We’ve noted many times over the years that relief pitchers are a fickle bunch. We only get 60 or 70 innings to evaluate each season, making the effort of predicting their future performance an at times futile one. Luke Gregerson was dominant in his first two seasons in San Diego, but despite a drop in ERA, he struggled in 2011. The numbers:
Gregerson struck out nearly 30 percent of batters in his first two seasons. Last year, his strikeout percentage fell to 14.1. That’s an alarming drop.
Using the new PITCHf/x tool created by Brooks Baseball and The Hardball Times, we can take a quick look inside the numbers. Gregerson relies heavily on the slider and below are some of his numbers for that pitch:
Gregerson is still getting batters to swing at his slider, however, when they do swing they are much less likely to miss, as evidenced by the decline in Whiffs/Swings from 46.7 percent in 2009 to just 33.5 percent last season.

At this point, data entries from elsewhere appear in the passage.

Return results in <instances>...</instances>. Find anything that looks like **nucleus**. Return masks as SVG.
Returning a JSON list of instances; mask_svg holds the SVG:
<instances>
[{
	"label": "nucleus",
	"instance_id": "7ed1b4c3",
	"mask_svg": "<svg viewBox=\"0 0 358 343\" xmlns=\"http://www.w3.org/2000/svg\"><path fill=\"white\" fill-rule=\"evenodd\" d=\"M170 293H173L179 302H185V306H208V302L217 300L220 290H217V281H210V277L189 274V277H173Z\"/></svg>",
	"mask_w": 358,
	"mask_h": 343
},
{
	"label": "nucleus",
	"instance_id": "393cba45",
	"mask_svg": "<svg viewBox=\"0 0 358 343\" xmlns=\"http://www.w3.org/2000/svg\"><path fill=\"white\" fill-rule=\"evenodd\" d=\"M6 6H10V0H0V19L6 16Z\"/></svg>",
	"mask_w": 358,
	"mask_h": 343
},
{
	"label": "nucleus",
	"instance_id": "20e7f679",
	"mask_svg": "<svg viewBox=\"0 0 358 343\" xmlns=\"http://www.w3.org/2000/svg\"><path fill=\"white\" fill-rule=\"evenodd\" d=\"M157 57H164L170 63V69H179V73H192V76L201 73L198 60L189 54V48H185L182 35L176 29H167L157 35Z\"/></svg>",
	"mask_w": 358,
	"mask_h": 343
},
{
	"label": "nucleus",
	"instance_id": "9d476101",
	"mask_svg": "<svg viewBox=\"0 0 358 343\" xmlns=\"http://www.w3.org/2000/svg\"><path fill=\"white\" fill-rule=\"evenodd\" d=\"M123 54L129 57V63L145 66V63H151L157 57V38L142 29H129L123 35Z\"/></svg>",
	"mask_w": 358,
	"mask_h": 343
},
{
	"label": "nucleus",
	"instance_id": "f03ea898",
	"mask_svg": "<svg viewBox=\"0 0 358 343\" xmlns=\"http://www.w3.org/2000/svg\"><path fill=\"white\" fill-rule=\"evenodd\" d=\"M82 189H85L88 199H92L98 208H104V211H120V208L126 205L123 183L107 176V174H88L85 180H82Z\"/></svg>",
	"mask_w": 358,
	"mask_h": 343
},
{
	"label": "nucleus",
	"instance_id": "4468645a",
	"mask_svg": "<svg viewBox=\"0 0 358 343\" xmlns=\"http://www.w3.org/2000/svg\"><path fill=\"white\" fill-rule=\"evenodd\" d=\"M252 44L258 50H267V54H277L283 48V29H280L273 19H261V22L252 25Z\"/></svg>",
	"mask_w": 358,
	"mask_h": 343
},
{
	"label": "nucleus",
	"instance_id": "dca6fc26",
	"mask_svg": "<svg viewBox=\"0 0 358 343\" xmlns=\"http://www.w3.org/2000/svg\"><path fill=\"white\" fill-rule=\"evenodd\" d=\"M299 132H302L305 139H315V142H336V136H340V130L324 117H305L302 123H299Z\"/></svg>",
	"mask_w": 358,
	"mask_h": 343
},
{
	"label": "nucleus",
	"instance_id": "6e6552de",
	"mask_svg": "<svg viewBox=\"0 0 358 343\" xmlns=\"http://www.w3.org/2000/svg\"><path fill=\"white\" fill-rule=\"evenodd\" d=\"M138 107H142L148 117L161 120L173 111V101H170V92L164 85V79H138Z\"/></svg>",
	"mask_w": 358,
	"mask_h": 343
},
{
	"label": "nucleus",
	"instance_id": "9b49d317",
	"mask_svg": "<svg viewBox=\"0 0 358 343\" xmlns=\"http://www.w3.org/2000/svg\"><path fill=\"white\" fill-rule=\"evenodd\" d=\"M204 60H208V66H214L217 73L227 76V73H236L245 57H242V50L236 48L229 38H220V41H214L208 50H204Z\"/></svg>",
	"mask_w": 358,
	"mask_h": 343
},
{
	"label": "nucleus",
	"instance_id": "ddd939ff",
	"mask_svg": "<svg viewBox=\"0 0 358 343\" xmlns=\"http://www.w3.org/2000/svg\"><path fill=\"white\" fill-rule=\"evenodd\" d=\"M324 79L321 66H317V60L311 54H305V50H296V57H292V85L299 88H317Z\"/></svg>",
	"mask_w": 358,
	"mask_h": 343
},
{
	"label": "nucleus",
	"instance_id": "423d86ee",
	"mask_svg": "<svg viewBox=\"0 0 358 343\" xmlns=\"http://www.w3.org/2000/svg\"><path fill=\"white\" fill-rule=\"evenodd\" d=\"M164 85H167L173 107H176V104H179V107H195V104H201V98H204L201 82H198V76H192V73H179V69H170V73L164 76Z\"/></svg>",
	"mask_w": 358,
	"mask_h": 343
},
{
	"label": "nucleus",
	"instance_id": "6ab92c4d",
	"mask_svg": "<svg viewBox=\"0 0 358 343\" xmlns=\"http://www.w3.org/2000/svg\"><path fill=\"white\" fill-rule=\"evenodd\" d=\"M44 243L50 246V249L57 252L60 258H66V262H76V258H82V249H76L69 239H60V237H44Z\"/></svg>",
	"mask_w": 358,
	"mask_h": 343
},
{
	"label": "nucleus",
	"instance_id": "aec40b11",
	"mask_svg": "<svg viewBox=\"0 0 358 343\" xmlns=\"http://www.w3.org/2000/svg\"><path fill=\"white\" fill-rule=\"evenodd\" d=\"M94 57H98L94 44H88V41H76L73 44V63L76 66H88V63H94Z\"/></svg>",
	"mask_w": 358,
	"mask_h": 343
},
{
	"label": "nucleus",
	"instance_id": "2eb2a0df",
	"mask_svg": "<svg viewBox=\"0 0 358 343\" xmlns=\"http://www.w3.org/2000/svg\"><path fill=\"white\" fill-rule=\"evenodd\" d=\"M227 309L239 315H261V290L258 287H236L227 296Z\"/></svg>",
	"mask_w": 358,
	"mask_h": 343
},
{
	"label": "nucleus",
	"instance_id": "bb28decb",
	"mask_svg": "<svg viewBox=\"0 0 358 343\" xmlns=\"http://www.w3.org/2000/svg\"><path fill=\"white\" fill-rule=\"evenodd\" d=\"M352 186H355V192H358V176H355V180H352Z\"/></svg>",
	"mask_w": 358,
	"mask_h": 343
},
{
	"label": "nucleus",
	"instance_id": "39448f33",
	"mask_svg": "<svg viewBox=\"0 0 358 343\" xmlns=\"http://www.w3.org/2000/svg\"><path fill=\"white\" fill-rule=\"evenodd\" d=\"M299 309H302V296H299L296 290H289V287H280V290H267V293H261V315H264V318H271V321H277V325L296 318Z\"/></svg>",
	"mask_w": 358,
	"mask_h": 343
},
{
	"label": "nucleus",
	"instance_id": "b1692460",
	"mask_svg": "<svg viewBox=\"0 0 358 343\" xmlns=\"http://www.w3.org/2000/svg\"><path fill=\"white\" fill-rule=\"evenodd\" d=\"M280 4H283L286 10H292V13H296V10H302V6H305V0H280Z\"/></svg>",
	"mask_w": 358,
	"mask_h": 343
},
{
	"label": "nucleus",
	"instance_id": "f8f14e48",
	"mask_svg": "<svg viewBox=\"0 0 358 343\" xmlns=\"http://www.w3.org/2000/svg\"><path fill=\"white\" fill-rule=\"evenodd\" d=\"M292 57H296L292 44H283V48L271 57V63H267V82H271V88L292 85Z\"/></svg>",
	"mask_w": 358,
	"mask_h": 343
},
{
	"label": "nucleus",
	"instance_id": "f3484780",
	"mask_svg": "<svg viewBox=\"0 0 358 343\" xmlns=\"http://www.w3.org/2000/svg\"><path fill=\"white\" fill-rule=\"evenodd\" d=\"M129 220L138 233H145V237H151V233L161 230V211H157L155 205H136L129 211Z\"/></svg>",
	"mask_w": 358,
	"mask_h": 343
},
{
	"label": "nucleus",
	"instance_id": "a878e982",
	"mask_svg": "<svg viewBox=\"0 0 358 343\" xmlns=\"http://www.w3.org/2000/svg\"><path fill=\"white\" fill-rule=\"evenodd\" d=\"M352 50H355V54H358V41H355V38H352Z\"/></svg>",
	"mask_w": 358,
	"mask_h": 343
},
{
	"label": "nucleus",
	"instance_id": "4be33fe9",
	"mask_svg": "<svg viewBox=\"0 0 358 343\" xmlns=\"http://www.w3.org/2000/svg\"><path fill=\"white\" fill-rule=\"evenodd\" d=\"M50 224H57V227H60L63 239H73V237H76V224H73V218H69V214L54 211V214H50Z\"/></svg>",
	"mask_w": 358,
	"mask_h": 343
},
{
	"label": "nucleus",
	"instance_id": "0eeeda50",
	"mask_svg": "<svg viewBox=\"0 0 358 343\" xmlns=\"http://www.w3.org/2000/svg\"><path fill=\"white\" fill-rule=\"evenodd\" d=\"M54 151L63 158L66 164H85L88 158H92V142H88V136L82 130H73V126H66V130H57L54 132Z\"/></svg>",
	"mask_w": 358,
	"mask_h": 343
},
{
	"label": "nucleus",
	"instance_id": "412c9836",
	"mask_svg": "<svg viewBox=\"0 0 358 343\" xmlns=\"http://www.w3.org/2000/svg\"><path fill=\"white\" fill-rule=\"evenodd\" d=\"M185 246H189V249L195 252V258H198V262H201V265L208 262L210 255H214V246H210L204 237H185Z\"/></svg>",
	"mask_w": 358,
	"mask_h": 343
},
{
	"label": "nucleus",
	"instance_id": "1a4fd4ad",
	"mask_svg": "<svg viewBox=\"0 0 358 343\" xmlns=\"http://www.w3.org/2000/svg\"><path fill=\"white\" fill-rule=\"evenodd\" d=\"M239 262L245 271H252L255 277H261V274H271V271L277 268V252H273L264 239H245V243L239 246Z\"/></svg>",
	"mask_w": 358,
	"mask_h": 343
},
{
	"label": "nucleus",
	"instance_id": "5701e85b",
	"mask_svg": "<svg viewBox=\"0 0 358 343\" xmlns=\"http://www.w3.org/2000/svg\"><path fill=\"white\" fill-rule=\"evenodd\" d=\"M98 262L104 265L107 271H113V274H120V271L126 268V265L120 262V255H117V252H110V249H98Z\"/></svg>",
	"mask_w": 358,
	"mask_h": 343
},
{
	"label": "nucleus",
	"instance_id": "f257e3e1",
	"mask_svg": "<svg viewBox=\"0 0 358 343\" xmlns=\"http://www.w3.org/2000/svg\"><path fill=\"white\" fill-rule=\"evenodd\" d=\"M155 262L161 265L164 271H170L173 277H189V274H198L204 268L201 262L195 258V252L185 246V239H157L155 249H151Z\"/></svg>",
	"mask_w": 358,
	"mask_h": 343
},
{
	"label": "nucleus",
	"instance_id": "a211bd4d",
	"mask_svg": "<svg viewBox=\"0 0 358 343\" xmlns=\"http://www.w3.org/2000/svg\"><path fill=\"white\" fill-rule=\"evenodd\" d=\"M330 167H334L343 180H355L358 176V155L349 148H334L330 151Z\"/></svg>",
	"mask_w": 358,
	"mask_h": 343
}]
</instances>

It’s also important to note that while Gregerson’s slider velocity has actually increased, his fastball and sinker velocity have decreased over the past three seasons, perhaps making his slider less deceptive and/or allowing batters to wait that much longer to recognize the slider.
Can Gregerson remain successful striking out only 14 percent of batters? It’s unlikely. While his home run rate was excellent in 2011, as he allowed just two home runs all year, that’s almost certainly going to increase in 2012. Only 3.8 percent of his fly balls traveled over the fence last year and that number tends to regress heavily toward the league average (~11 percent).
A sub-two strikeout-walk-ratio and a more normal HR/FB rate will likely lead to an ERA well into the threes. Out of the bullpen and in Petco Park, there just isn’t a lot of value there.
It’s impossible to tell if Gregerson will regain his swing-and-miss ways, but the over-reliance on the slider is worrisome. He missed a month in 2011 with a strained left oblique, and you have to be concerned that further injuries and/or decline in velocity could continue due to the high slider percentage.
Gregerson is a personal favorite and I’m certainly hoping he can regain his 2009-2010 form. Keep a close eye on his early season strikeout percentage and whiff rates for an indicator as to how his 2012 campaign might unfold.